Since arriving in Paris to start my residency at the Centre Culturel Irlandais, I’ve been mostly in Zoom meetings. Valuing the space for creative focus that that the CCI and Dance Ireland residencies provide, I’ve been trying hard to clear that space of other work. I’ve postponed a lot of conversations and meetings until November but it’s been difficult to say no to everything, whether it’s the ongoing responsibility of the Arts Council Ireland work or other connections such an invitation to chair a roundtable for FICEP – an association of international cultural institutes and organisations in Paris – or joining in a conversation curated by Lian Bell between Maeve Stone, Gary Keegan and me as part of the Irish leg of IETM Multilocation 2020. Part of the reason I find it hard to say no to these invitations is because I worry that not participating will lead to a self-centred disengagement. I feel an obligation to be part of conversations that are working towards better futures for more people. Happily being part of those conversations is also enriching and stimulating and I think more so because I’ve cleared space around them that allows me to reflect on their impact, their resonances, their calls to action, their hints at future direction. Having space allows me to hear better and notice more.
Arriving at CCI, I saw centre’s recently published history on the reception desk and saw myself on its front cover, dancing in the CCI courtyard. Though I was rushing through my checking-in to be ready for the first Zoom, the image reminded me that I have danced here before, that I have danced, that I have a history. And I am fortunate to have had the opportunity to insert myself into some institutional histories.
One of the other things that I saw soon after my arrival was the series of manifestos for a new era that CCI co-commissioned from three Irish collectives with Dublin Fringe Festival. Though the live connection that was intended as part of the commission didn’t happen as intended, the collectives’ words have a strong presence in the CCI courtyard. There is a commonality of intersectional inclusion in the manifestos. I was particularly drawn to a paragraph in the WeareGriot manifesto. WeareGriot are a trio of Nigerian-Irish poets and storytellers (Felispeaks, Dagogo Hart, and Samuel Yakura) and their poetic power is evident in the language of the manifesto:
Now, here at the crossroads, a sudden and firm standstill, we find ourselves at the centre of one another, we rotate to see that we have been encompassed, each by the other, one body. We must acknowledge a conversation that must follow and flow inward; into this global community. The beginning is the resistance to singular comfort.

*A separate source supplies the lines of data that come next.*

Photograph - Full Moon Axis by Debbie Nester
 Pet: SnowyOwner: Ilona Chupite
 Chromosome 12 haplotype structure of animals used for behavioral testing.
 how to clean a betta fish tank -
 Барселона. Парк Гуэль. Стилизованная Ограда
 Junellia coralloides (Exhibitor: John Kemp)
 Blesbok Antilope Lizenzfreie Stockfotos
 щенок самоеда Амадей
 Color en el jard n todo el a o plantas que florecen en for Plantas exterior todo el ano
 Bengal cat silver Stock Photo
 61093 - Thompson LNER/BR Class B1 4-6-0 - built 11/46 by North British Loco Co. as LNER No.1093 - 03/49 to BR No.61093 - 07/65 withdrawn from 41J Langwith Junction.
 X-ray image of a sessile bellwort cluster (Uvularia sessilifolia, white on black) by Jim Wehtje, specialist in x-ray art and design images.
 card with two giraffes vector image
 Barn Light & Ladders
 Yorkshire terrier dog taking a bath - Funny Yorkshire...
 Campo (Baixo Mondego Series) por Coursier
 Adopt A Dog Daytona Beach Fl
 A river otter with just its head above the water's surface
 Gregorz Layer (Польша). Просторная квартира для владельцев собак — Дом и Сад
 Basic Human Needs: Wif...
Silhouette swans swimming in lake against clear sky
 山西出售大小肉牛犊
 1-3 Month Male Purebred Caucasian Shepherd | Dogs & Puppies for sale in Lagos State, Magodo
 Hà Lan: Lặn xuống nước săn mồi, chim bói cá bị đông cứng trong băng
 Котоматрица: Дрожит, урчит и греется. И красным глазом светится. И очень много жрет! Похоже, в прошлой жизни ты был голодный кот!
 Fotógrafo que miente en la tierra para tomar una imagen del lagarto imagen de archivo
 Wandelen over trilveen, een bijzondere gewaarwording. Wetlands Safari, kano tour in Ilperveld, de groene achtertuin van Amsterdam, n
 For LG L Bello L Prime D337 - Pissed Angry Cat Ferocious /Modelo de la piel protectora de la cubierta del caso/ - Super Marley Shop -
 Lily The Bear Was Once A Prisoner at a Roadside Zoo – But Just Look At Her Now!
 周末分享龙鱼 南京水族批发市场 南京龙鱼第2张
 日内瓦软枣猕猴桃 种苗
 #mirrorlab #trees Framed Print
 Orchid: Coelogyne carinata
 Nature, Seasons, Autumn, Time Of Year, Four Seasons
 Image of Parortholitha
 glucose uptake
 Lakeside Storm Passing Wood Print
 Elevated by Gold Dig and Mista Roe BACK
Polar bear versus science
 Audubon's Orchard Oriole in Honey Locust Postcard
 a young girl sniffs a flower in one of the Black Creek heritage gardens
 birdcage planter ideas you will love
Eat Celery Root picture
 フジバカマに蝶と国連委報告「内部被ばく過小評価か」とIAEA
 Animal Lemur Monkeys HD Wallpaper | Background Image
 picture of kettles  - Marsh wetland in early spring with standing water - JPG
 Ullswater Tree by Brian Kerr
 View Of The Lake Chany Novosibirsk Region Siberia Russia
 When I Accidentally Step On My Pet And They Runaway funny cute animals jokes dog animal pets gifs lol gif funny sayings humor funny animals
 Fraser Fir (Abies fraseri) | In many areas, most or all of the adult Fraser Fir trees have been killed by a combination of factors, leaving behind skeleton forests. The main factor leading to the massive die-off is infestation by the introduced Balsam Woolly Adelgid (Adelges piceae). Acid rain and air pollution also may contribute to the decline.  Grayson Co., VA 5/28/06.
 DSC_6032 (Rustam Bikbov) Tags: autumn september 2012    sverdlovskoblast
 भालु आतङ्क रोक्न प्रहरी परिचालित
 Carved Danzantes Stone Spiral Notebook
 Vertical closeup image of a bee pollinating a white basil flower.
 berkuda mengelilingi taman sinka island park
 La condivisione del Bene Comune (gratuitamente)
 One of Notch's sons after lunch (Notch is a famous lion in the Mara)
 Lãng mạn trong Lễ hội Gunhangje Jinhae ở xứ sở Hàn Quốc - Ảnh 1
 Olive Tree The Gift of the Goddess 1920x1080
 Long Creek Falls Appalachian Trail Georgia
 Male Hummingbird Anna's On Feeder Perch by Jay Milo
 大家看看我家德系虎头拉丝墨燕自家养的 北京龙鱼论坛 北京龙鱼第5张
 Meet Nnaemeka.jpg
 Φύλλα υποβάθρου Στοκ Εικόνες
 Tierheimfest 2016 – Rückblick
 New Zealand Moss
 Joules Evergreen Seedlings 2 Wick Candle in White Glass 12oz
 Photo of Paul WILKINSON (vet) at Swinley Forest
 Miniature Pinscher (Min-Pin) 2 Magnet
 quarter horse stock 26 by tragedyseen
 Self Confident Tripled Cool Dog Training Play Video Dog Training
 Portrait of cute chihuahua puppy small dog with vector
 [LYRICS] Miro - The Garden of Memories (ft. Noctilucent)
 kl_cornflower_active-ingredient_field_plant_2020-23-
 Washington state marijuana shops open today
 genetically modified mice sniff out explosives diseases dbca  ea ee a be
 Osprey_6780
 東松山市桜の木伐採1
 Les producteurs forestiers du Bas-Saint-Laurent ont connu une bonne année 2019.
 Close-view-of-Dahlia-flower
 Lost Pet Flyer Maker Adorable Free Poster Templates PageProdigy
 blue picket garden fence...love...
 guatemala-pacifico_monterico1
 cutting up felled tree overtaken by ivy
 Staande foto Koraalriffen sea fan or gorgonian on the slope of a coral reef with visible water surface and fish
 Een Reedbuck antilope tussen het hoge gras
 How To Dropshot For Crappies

What resonated for me in these words was a recognition that looking inwards needn’t be solipsistic because we are already connected to, in interdependence with others: ‘at the centre of one another’. I’ve written elsewhere about this important recognition of interdependence as a counter to the neoliberal pressure to present oneself as independent, self-sufficient, whole. So to take this time of self-focus need not be a time of separation from others but a time of recognising the others that make me, my reliance on them and also my responsibility/responsiveness to them. I plan for that to be my artistic focus during this time in Paris and with the frame that the Dance Ireland Hatch residency provides.
French philosopher, Lévinas cautions against the presumption to know the other, to comprehend and to apprehend the other’s difference. I don’t think an acknowledgement of interdependence performs that violence: to recognise my kinship with, my relationship of dependence on and responsibility for the never-fully-knowable other exposes us to an even more radical vulnerability, a risk we can’t ever fully mitigate but which is the necessary risk of love.